------ PASSAGE PROVIDED ------

Better to start a new build than try and redo previous bodges/attempts at a trialer

Don't know how many times I've wanted to give up and start fresh!!
 
Yep Borg Warner, only worry is disco 2 rear suspension but if it causes a problem I'm sure we can modify move on and adapt!!

Mine is D2 rear trailing arms too, there are some in our club and they seem to climb very well, I think you will be suprised how good they are. Make sure your springs are soft enough and just keep a wary eye out for cross axle traps :rolleyes:
I did start off converting the D2 rear axle to "A" frame and did say I would change back to it ("A" frame) if I had trouble trialing but it would be loads of work now so don't think it will happen.
 
Mine is D2 rear trailing arms too, there are some in our club and they seem to climb very well, I think you will be suprised how good they are. Make sure your springs are soft enough and just keep a wary eye out for cross axle traps :rolleyes:
I did start off converting the D2 rear axle to "A" frame and did say I would change back to it ("A" frame) if I had trouble trialing but it would be loads of work now so don't think it will happen.


Ive bought a adapter that should make it very easy (I say now ..)

------ STORED DATA ------

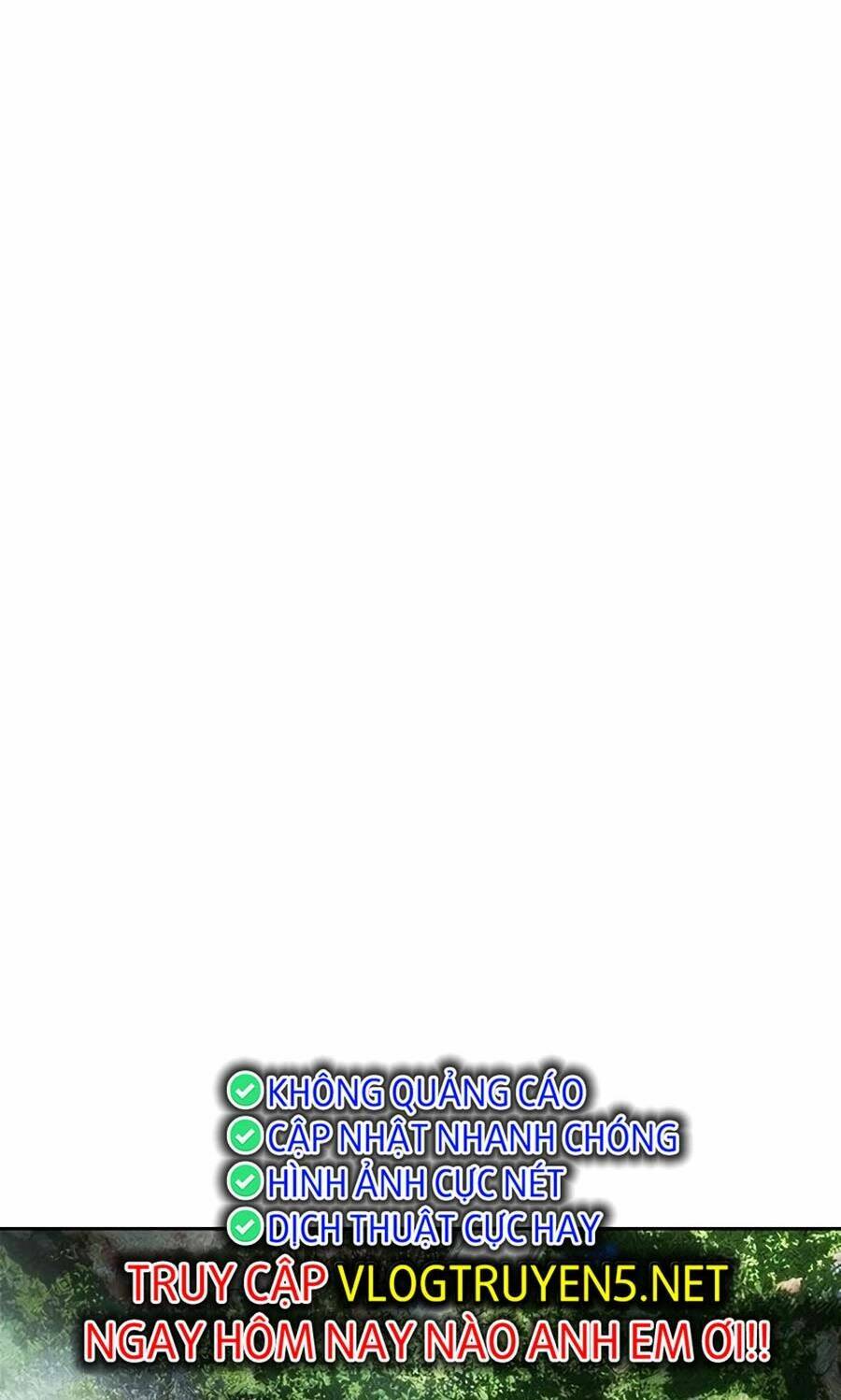 Chương 90 - Trang 51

------

* TASK TO CARRY OUT
Write what comes next in the forum discussion about the trialer build, picking up after its final post. The listing bears no relation to the forum discussion about the trialer build.

* TASK RESPONSE
Rear axle should be easy front may be abit harder
 
Must admit we are planning to try the disco 2 rear end and if it proves to hang us up a lot we will retrofit the a frame, as you say it's a lot of work I would rather not do but if we have to we will! Would be really interested to see any short cuts!
 
Must admit we are planning to try the disco 2 rear end and if it proves to hang us up a lot we will retrofit the a frame, as you say it's a lot of work I would rather not do but if we have to we will! Would be really interested to see any short cuts!

1x weld in a frame adapter




The casing where the watts linkage usually bolts is at a slight angle to the tube casing so ill probably flatten off the plate and then create a hole to weld the adapter into. The bottom links shouldn't be too difficult to do I can make up some plates preety easy

Front I'll adapt to 90 radius arm set up. Chop off the old brackets and weld on 90 ones. Ill make a jig to hold the axles in position so I can set up the suspension angles to standard to keep everything balanced. I may give it 3° correction at the brackets if im feeling brave :eek:
 
That ball joint socket looks handy, though on mine if I was to fit an A frame most of the work would be in altering the chassis end and moving the radiator and exhaust.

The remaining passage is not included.